◆ **TRABALHO A REALIZAR**
(1) Transcreva do texto sobre Kazuo Kamimura o trecho que começa com as palavras "Kazuo Kamimura, autor" e termina com "da cultura japonesa.".
(2) Resuma em duas frases o texto sobre Kazuo Kamimura.
(3) Escreva a continuação do texto sobre Kazuo Kamimura a partir da última frase apresentada.

==== TEXTO FORNECIDO ====

Kazuo Kamimura, autor de Mangá da década de 70, foi presenteado este ano com uma exposição e homenagem no indispensável festival de BD de Angoulême, dando a conhecer a obra impar e autoral deste artista. Hedonista e bon-vivant, Kamimura viveu muito e morreu cedo (aos 47 anos) deixando, contudo, um legado único no panorama da 9.ª Arte, dentro e fora das fronteiras do Japão. A sua obra mais conhecida, Lady Snowblood, é uma parceria com Kazuo Koike, o mesmo do essencial Lone Wolf and Cub, tendo sido mesmo objecto de adaptação ao cinema. Ainda que não tenha lido Lady Snowblood, Le Club Des Divorcés está longe da temática medieval, samurai e de acção deste mas não deixa de partilhar algo do DNA: uma protagonista feminina. Este dado aparentemente inocente não deixa de ser relevante no contexto da época e da cultura japonesa.

==== BLOCO DE DADOS ====

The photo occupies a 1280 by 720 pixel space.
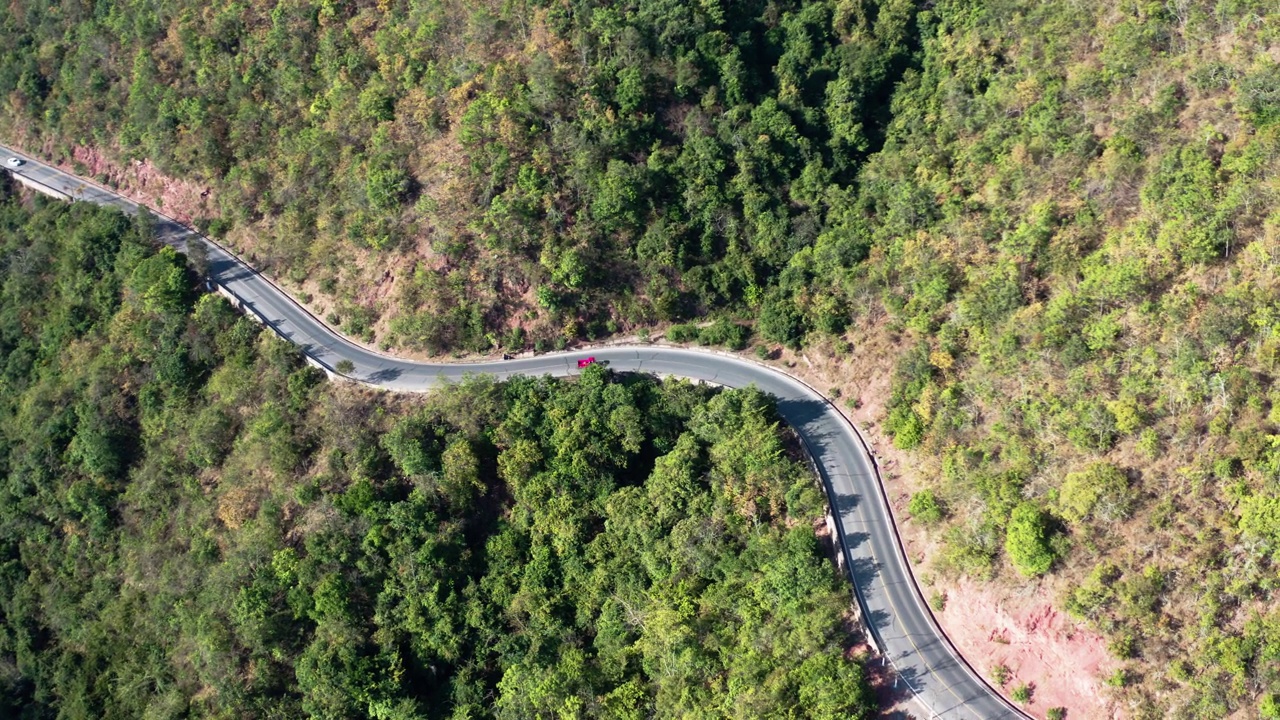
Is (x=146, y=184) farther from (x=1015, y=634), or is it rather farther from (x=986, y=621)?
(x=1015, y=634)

====

◆ **RESPOSTAS**
(1)
Kazuo Kamimura, autor de Mangá da década de 70, foi presenteado este ano com uma exposição e homenagem no indispensável festival de BD de Angoulême, dando a conhecer a obra impar e autoral deste artista. Hedonista e bon-vivant, Kamimura viveu muito e morreu cedo (aos 47 anos) deixando, contudo, um legado único no panorama da 9.ª Arte, dentro e fora das fronteiras do Japão. A sua obra mais conhecida, Lady Snowblood, é uma parceria com Kazuo Koike, o mesmo do essencial Lone Wolf and Cub, tendo sido mesmo objecto de adaptação ao cinema. Ainda que não tenha lido Lady Snowblood, Le Club Des Divorcés está longe da temática medieval, samurai e de acção deste mas não deixa de partilhar algo do DNA: uma protagonista feminina. Este dado aparentemente inocente não deixa de ser relevante no contexto da época e da cultura japonesa.

(2) Kazuo Kamimura, autor de mangá da década de 70 que morreu aos 47 anos, foi homenageado este ano com uma exposição no festival de BD de Angoulême e deixou um legado único na 9.ª Arte. A sua obra mais conhecida, Lady Snowblood, foi feita em parceria com Kazuo Koike e adaptada ao cinema, e Le Club Des Divorcés, embora de temática diferente, partilha com ela uma protagonista feminina, algo relevante no contexto da época e da cultura japonesa.

(3)
Le Club Des Divorcés relata-nos a vida de uma mulher divorciada em Tóquio da década de 70, que decide vencer as dificuldades financeiras que essa situação acarreta abrindo um bar de acompanhantes e prostituição no famoso bairro de Ginza. O ponto de vista da narrativa cinge-se exclusivamente à protagonista, centrando-se na opção de vida e nas consequências que a mesma tem para o seu quotidiano e para aqueles que dependem dela. Yuko é uma mulher complexa numa sociedade profundamente machista, onde o divórcio é visto de forma fracturante. Apenas com 25 anos, tendo ao cargo uma filha que tem de deixar ao cuidado da mãe, vale-se da beleza e experiência para seduzir homens, quer para o trabalho, quer para a vida pessoal. Nesse delicado equilíbrio entre uma e outra esfera, Yuko revela-se complexa nas falhas, uma espécie de predador benévolo que tem total conhecimento da sua ferocidade e poder. Nem sempre esse poder ela consegue levar a um bom porto, acossada pelas exigências de mãe, pelas exigências de ser patrona do Clube e, principalmente, pela busca frenética e amedrontada que enceta de modo a vencer a sua solidão presente e principalmente a futura.
Kamimura exibe um delicado equilíbrio e sensibilidade , construindo em Yuko uma personagem exigente ao estilo de uma Madame Bovary ou mesmo Anna Karenina. Esta é uma mulher que tem que vencer num mundo de homens e para homens, dona e vitima da sua beleza, como muitos dos grandes personagens femininos clássicos (nisso, também eles um pouco machistas). O autor é dono de silêncios reveladores e de uma narrativa escorreita que obriga à atenção do pormenor, em sequências de eloquência cinematográfica. Sem duvida uma obra única e obrigatória.